PyTorch3D 中的主要模型对象是 GenericModel，它具有用于主要步骤的可插拔组件，包括渲染器和隐式函数。有两种构造它的方法，在这里它们是等价的。

在 [ ]

CONSTRUCT_MODEL_FROM_CONFIG = True
if CONSTRUCT_MODEL_FROM_CONFIG:
    # Via a DictConfig - this is how our training loop with hydra works
    cfg = get_default_args(GenericModel)
    cfg.implicit_function_class_type = "MyVolumes"
    cfg.render_image_height=output_resolution
    cfg.render_image_width=output_resolution
    cfg.loss_weights={"loss_rgb_huber": 1.0}
    cfg.tqdm_trigger_threshold=19000
    cfg.raysampler_AdaptiveRaySampler_args.scene_extent= 4.0
    gm = GenericModel(**cfg)
else:
    # constructing GenericModel directly
    gm = GenericModel(
        implicit_function_class_type="MyVolumes",
        render_image_height=output_resolution,
        render_image_width=output_resolution,
        loss_weights={"loss_rgb_huber": 1.0},
        tqdm_trigger_threshold=19000,
        raysampler_AdaptiveRaySampler_args = {"scene_extent": 4.0}
    )

    # In this case we can get the equivalent DictConfig cfg object to the way gm is configured as follows
    cfg = OmegaConf.structured(gm)

默认渲染器是发射吸收光线步进器。我们保留该默认值。

在 [ ]

# We can display the configuration in use as follows.
remove_unused_components(cfg)
yaml = OmegaConf.to_yaml(cfg, sort_keys=False)
%page -r yaml

在 [ ]

device = torch.device("cuda:0")
gm.to(device)
assert next(gm.parameters()).is_cuda

4. 训练模型¶

在 [ ]

train_data_collated = [FrameData.collate([frame.to(device)]) for frame in dataset_map.train]

在 [ ]

gm.train()
optimizer = torch.optim.Adam(gm.parameters(), lr=0.1)

在 [ ]

iterator = tqdm.tqdm(range(2000))
for n_batch in iterator:
    optimizer.zero_grad()

    frame = train_data_collated[n_batch % len(dataset_map.train)]
    out = gm(**frame, evaluation_mode=EvaluationMode.TRAINING)
    out["objective"].backward()
    if n_batch % 100 == 0:
        iterator.set_postfix_str(f"loss: {float(out['objective']):.5f}")
    optimizer.step()

5. 评估模块¶

我们从所有视点生成完整的图像，以查看它们的外观。

在 [ ]

def to_numpy_image(image):
    # Takes an image of shape (C, H, W) in [0,1], where C=3 or 1
    # to a numpy uint image of shape (H, W, 3)
    return (image * 255).to(torch.uint8).permute(1, 2, 0).detach().cpu().expand(-1, -1, 3).numpy()
def resize_image(image):
    # Takes images of shape (B, C, H, W) to (B, C, output_resolution, output_resolution)
    return torch.nn.functional.interpolate(image, size=(output_resolution, output_resolution))

gm.eval()
images = []
expected = []
masks = []
masks_expected = []
for frame in tqdm.tqdm(train_data_collated):
    with torch.no_grad():
        out = gm(**frame, evaluation_mode=EvaluationMode.EVALUATION)

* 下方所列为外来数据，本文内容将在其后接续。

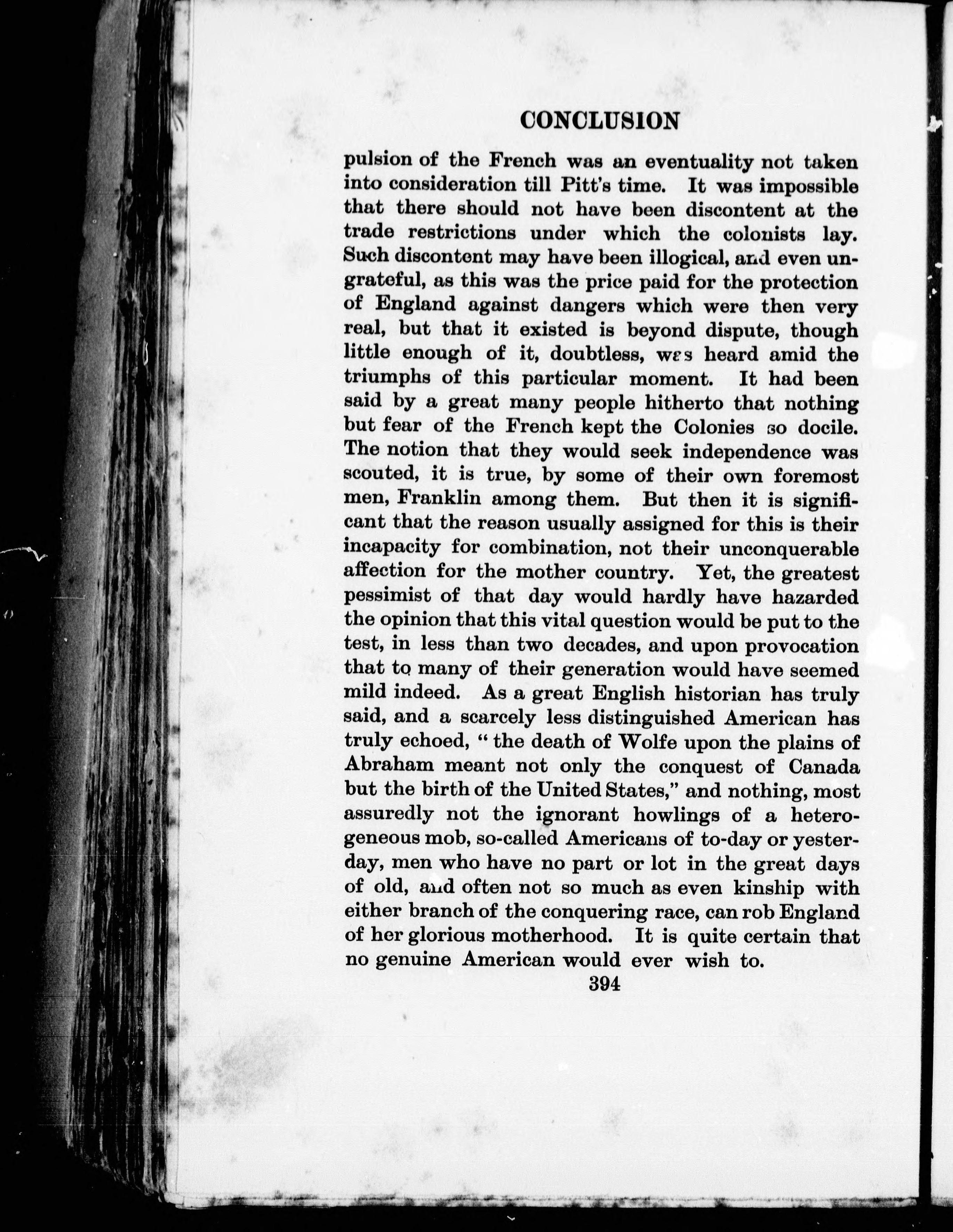 CONCLUSION

pulsion of the French was an eventuality not taken into consideration till Pitt's time. It was impossible that there should not have been discontent at the trade restrictions under which the colonists lay. Such discontent may have been illogical, and even ungrateful, as this was the price paid for the protection of England against dangers which were then very real, but that it existed is beyond dispute, though little enough of it, doubtless, was heard amid the triumphs of this particular moment. It had been said by a great many people hitherto that nothing but fear of the French kept the Colonies so docile. The notion that they would seek independence was scouted, it is true, by some of their own foremost men, Franklin among them. But then it is significant that the reason usually assigned for this is their incapacity for combination, not their unconquerable affection for the mother country. Yet, the greatest pessimist of that day would hardly have hazarded the opinion that this vital question would be put to the test, in less than two decades, and upon provocation that to many of their generation would have seemed mild indeed. As a great English historian has truly said, and a scarcely less distinguished American has truly echoed, "the death of Wolfe upon the plains of Abraham meant not only the conquest of Canada but the birth of the United States," and nothing, most assuredly not the ignorant howlings of a heterogeneous mob, so-called Americans of to-day or yesterday, men who have no part or lot in the great days of old, and often not so much as even kinship with either branch of the conquering race, can rob England of her glorious motherhood. It is quite certain that no genuine American would ever wish to.

394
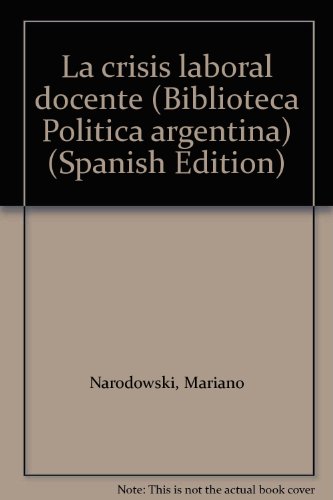 La crisis laboral docente (Biblioteca Politica argentina) (Spanish Edition)

Narodowski, Mariano

Note: This is not the actual book cover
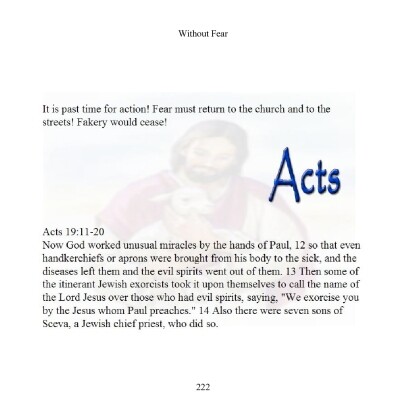 Without Fear

It is past time for action! Fear must return to the church and to the streets! Fakery would cease!

Acts

Acts 19:11-20
Now God worked unusual miracles by the hands of Paul, 12 so that even handkerchiefs or aprons were brought from his body to the sick, and the diseases left them and the evil spirits went out of them. 13 Then some of the itinerant Jewish exorcists took it upon themselves to call the name of the Lord Jesus over those who had evil spirits, saying, "We exorcise you by the Jesus whom Paul preaches." 14 Also there were seven sons of Sceva, a Jewish chief priest, who did so.

222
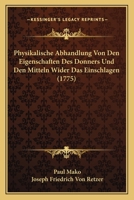 KESSINGER'S LEGACY REPRINTS

Physikalische Abhandlung Von Den Eigenschaften Des Donners Und Den Mitteln Wider Das Einschlagen (1775)

Paul Mako
Joseph Friedrich Von Retzer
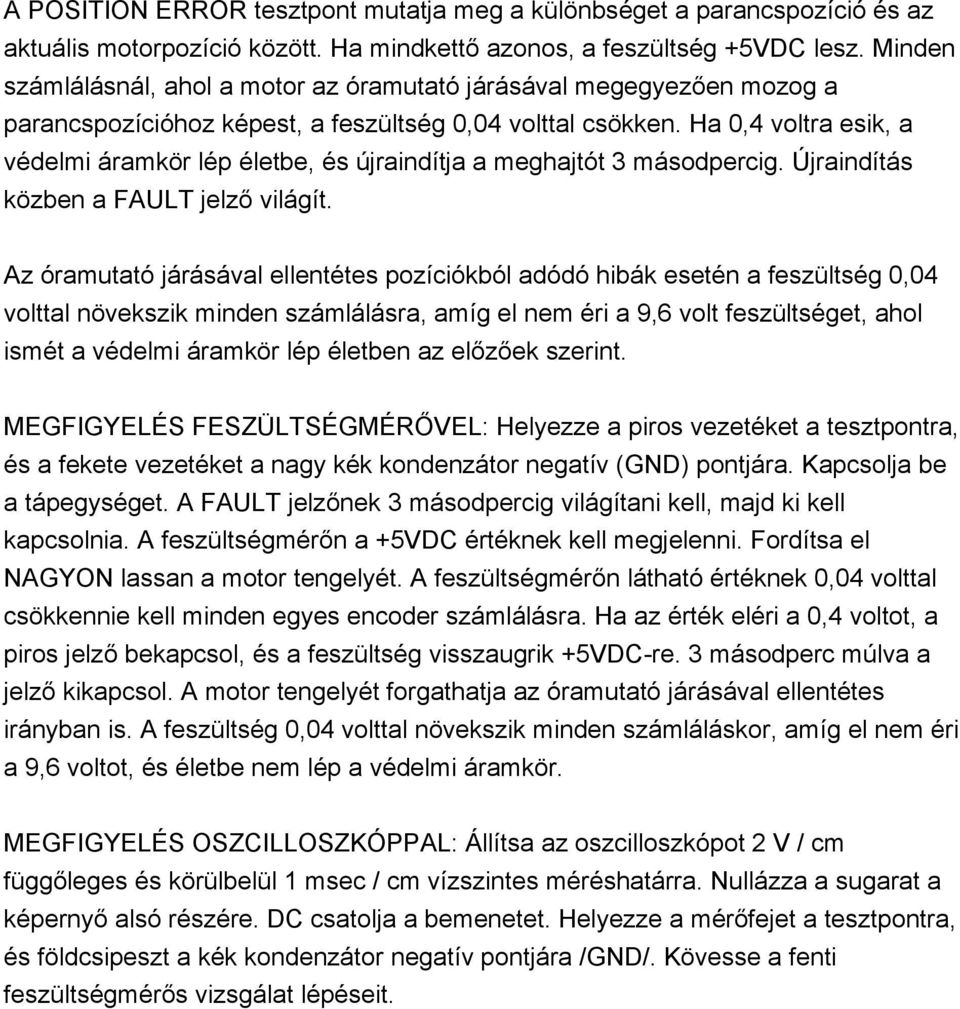 A POSITION ERROR tesztpont mutatja meg a különbséget a parancspozíció és az aktuális motorpozíció között. Ha mindkettő azonos, a feszültség +5VDC lesz. Minden számlálásnál, ahol a motor az óramutató járásával megegyezően mozog a parancspozícióhoz képest, a feszültség 0,04 volttal csökken. Ha 0,4 voltra esik, a védelmi áramkör lép életbe, és újraindítja a meghajtót 3 másodpercig. Újraindítás közben a FAULT jelző világít.

Az óramutató járásával ellentétes pozíciókból adódó hibák esetén a feszültség 0,04 volttal növekszik minden számlálásra, amíg el nem éri a 9,6 volt feszültséget, ahol ismét a védelmi áramkör lép életben az előzőek szerint.

MEGFIGYELÉS FESZÜLTSÉGMÉRŐVEL: Helyezze a piros vezetéket a tesztpontra, és a fekete vezetéket a nagy kék kondenzátor negatív (GND) pontjára. Kapcsolja be a tápegységet. A FAULT jelzőnek 3 másodpercig világítani kell, majd ki kell kapcsolnia. A feszültségmérőn a +5VDC értéknek kell megjelenni. Fordítsa el NAGYON lassan a motor tengelyét. A feszültségmérőn látható értéknek 0,04 volttal csökkennie kell minden egyes encoder számlálásra. Ha az érték eléri a 0,4 voltot, a piros jelző bekapcsol, és a feszültség visszaugrik +5VDC-re. 3 másodperc múlva a jelző kikapcsol. A motor tengelyét forgathatja az óramutató járásával ellentétes irányban is. A feszültség 0,04 volttal növekszik minden számláláskor, amíg el nem éri a 9,6 voltot, és életbe nem lép a védelmi áramkör.

MEGFIGYELÉS OSZCILLOSZKÓPPAL: Állítsa az oszcilloszkópot 2 V / cm függőleges és körülbelül 1 msec / cm vízszintes méréshatárra. Nullázza a sugarat a képernyő alsó részére. DC csatolja a bemenetet. Helyezze a mérőfejet a tesztpontra, és földcsipeszt a kék kondenzátor negatív pontjára /GND/. Kövesse a fenti feszültségmérős vizsgálat lépéseit.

    image_rgb = to_numpy_image(out["images_render"][0])
    mask = to_numpy_image(out["masks_render"][0])
    expd = to_numpy_image(resize_image(frame.image_rgb)[0])
    mask_expected = to_numpy_image(resize_image(frame.fg_probability)[0])

    images.append(image_rgb)
    masks.append(mask)
    expected.append(expd)
    masks_expected.append(mask_expected)

我们绘制一个网格，显示每个视点的预测图像和预期图像，以及预测掩码和预期掩码。这是一个包含四行图像的网格，包装成几行较大的行，即。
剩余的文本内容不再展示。